NOTE DE LECTURE : N. GOGOL, LES AMES MORTES

31 Mar 2019 NOTE DE LECTURE : N. GOGOL, LES AMES MORTES
Posted by Author Ami Bouganim

Tchitchikov part de rien, presque rien. Accompagné de son valet et de son cocher, il se lance dans la course au succès avec, pour toute richesse, des âmes… mortes. Il pratique sans ciller une escroquerie tellement grosse qu'elle abuse tout le monde. On ne rit pas sans lui concéder notre complicité et notre soutien. Gogol recourt à l'humour, sinon au comique, pour sortir les lettres russes de la littérature du cœur et les plonger dans la réalité. Les « Ames mortes » procéderaient au procès de la littérature vertuesque qui ne met en scène que de nobles caractères dans des drames se dénouant le plus moralement du monde. Gogol s'élève contre la littérature de cœur comme Cervantès s'élevait contre la littérature chevaleresque. Il souhaitait peut-être se donner un Don Quichotte russe en Tchitchikov et un Sancho Pança en son cocher. Sans le côté caricatural de l'un, la malice de l'autre.

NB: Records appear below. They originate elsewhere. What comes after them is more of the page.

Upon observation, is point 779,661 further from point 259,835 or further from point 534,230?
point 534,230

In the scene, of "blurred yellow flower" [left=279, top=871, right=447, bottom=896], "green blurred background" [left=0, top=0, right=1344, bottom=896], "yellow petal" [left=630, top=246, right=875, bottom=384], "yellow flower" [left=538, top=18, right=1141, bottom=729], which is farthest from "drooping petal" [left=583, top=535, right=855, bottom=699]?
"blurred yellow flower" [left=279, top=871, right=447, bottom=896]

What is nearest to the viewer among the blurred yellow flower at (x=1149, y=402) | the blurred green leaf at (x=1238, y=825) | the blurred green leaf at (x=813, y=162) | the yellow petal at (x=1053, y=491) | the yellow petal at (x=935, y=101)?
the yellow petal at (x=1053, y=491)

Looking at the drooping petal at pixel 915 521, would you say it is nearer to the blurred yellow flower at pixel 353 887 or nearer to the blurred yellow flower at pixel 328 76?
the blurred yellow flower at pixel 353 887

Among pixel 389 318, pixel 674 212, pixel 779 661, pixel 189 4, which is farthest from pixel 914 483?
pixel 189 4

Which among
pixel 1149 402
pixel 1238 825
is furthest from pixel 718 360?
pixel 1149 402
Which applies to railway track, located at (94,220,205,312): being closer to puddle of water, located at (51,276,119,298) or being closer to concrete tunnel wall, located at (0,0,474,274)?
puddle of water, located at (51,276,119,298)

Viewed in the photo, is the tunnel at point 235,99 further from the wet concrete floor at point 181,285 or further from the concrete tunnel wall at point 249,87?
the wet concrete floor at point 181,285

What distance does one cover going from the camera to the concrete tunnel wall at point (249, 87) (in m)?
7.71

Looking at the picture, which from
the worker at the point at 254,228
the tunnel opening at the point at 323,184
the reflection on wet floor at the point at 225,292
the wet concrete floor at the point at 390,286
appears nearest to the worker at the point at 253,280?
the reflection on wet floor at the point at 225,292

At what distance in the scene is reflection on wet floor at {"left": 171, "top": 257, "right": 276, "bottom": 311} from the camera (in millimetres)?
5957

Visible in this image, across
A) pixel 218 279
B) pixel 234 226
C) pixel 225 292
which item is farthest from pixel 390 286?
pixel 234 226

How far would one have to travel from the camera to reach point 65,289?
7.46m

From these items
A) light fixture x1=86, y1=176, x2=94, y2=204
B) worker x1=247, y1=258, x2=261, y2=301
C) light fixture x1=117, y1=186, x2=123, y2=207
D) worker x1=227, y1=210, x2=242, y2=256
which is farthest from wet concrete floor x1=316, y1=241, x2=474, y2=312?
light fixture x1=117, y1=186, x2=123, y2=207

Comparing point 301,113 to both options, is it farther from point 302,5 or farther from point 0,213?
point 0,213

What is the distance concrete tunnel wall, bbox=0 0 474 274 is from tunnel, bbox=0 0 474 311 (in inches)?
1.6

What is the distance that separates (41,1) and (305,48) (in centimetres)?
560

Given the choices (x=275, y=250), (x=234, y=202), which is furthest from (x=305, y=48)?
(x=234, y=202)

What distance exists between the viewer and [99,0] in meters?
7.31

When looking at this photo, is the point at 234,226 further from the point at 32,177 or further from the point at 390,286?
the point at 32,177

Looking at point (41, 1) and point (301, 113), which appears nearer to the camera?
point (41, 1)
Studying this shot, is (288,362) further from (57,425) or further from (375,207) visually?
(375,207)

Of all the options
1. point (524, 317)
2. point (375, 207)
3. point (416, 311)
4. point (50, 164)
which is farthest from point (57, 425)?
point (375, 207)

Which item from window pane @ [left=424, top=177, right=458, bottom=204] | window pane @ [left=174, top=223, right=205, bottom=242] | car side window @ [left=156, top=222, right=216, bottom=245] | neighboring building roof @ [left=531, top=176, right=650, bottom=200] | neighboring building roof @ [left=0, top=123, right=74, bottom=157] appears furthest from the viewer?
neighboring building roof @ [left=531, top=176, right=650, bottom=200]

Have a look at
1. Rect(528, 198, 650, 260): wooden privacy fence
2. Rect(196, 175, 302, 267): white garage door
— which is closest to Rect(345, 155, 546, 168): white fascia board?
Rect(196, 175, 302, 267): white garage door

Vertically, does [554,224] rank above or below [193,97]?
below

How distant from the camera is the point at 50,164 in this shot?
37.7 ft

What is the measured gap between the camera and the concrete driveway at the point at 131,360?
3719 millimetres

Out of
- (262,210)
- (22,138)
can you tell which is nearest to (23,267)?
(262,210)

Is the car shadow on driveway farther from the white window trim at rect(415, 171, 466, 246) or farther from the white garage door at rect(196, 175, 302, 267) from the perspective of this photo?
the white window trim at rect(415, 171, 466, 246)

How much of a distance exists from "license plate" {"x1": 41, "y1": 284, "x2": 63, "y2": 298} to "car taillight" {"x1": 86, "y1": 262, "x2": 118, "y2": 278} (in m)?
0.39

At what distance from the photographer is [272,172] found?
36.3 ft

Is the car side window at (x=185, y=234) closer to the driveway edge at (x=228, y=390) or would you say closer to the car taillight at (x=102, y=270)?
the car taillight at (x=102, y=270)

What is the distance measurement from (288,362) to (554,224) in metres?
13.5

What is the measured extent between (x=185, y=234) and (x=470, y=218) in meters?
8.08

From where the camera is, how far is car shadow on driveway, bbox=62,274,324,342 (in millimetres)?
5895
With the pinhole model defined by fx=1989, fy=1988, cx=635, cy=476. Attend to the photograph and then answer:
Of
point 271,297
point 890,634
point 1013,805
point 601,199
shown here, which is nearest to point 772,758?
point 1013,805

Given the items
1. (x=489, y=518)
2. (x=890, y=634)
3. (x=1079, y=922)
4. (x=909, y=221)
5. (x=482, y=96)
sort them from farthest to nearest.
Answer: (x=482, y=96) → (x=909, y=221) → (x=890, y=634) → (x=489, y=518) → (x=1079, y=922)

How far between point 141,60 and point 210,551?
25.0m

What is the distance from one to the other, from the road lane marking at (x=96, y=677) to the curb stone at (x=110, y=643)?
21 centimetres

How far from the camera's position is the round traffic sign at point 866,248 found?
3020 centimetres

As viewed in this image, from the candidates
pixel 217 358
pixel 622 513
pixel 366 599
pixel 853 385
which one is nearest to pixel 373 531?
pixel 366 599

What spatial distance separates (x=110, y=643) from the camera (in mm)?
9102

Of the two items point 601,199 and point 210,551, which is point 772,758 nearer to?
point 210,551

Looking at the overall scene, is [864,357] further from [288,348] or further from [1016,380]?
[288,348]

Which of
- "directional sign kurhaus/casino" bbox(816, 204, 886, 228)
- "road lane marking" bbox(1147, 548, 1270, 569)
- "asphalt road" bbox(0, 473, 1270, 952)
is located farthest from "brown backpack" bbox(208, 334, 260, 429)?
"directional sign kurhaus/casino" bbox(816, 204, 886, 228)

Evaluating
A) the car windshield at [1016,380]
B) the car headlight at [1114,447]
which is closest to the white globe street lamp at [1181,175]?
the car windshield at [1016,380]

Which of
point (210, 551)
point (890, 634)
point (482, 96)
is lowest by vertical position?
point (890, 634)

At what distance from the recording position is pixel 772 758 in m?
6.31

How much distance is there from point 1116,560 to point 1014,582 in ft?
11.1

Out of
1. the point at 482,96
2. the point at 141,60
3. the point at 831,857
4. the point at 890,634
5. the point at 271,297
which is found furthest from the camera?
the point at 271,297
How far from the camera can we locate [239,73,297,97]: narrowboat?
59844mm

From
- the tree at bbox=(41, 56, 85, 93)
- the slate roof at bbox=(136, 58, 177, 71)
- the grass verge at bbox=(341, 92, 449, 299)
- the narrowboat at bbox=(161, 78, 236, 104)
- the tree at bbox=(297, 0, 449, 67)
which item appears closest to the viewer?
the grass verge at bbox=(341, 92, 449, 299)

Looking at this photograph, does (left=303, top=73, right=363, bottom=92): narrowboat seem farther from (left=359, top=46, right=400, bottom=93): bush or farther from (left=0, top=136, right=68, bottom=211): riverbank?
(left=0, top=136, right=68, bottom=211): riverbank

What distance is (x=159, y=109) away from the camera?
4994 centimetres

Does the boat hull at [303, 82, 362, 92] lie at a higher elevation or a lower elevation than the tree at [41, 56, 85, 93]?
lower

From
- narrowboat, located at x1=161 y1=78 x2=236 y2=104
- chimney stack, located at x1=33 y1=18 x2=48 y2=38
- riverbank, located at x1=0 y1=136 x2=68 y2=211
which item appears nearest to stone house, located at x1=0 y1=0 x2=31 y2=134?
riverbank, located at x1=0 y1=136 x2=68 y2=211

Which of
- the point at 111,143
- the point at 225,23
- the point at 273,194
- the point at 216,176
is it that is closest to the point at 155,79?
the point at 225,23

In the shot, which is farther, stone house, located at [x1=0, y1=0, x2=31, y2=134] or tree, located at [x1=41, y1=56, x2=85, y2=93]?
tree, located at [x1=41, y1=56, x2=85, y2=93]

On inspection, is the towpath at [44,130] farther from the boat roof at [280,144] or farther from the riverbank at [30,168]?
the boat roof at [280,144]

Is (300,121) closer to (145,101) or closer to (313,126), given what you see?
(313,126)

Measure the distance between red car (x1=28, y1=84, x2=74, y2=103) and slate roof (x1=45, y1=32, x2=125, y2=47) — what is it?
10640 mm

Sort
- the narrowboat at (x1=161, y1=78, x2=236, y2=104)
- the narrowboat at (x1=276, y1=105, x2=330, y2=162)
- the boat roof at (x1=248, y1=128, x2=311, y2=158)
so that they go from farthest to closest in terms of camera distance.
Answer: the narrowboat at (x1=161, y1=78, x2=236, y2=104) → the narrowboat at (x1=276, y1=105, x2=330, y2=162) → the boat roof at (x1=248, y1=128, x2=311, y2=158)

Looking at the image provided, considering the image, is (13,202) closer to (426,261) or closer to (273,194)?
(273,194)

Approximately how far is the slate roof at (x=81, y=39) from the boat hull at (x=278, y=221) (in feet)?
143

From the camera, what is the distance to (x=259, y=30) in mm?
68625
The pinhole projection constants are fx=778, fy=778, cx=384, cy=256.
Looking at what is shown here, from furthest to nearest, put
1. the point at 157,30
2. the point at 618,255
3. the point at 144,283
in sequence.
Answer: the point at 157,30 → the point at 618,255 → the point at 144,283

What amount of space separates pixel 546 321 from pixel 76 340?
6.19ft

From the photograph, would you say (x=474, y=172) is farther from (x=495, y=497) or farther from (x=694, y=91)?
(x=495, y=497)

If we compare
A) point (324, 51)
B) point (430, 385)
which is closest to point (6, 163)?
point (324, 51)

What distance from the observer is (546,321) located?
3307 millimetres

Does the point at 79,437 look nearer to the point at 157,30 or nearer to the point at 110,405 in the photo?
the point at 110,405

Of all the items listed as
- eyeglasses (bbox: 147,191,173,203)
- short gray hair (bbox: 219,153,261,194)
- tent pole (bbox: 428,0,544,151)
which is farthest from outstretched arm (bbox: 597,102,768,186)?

Seule la satire pouvait encore abattre les cloisons entre les classes et les grades, railler les convenances, dissiper les relents de moisissure qui se dégageaient de la Russie tsariste. Gogol l’éventerait des miasmes d'une société de hobereaux qui ne vivaient pas autant qu'ils s'ennuyaient à paraître et à disparaître. La domesticité russe dans toute sa désuétude et sa dégénérescence. L'immuable manège de l'administration, de ses excès et de ses abus. Gogol s'impose comme le poète de la province russe, en jachère malgré ses ressources, et de ses personnages, dérisoires malgré leurs grades. Il cherche une âme ; il ne trouve que des âmes mortes, régulées par le service et la hiérarchie, aiguisées par l'aigreur, désarmées par l'oisiveté. Gogol se révèle l'âme éperdue de la Russie en quête d'un rien qui rédimerait le tout et son récit s’impose comme le suaire de sa propre âme morte. Pour introduire un coquin comme Tchitchikov dans la littérature sans s'aliéner le lecteur russe, que rien n'irriterait autant que ses turpitudes peintes sur le visage d'un autre, Gogol a besoin d'un personnage imperturbable.

Ce n'est que dans la deuxième partie des « Ames mortes » que l'humour gogolien trouve, malgré son didactisme, toute sa vigueur. Son commerce des âmes mortes conduit Tchitchikov d'un personnage truculent à un personnage timbré. Partout, on sourit devant les excès et les déboires. Gogol brouille les limites entre le convenable et l'inconvenable ; le noble et le ridicule. Mais cette deuxième partie aussi se débande comme si les deuxièmes parties ne réussissaient pas aux auteurs dont la grandeur est dans une trouvaille tels Rabelais et Cervantès. Gogol délaie sa narration dans des considérations pédagogiques qui entament sa veine comique. Cela dit, « Les Ames mortes » n'a pas été écrit, ni dans la première ni dans la deuxième partie. Gogol était un moqueur se doublant d'un dévot ou le contraire, l'un entravant l'autre. Finalement, il a laissé une œuvre inachevée qui le range parmi les meilleurs poètes comiques russes et il s'est présenté au ciel avec une pénitence qui le range parmi les plus benêts des bigots russes.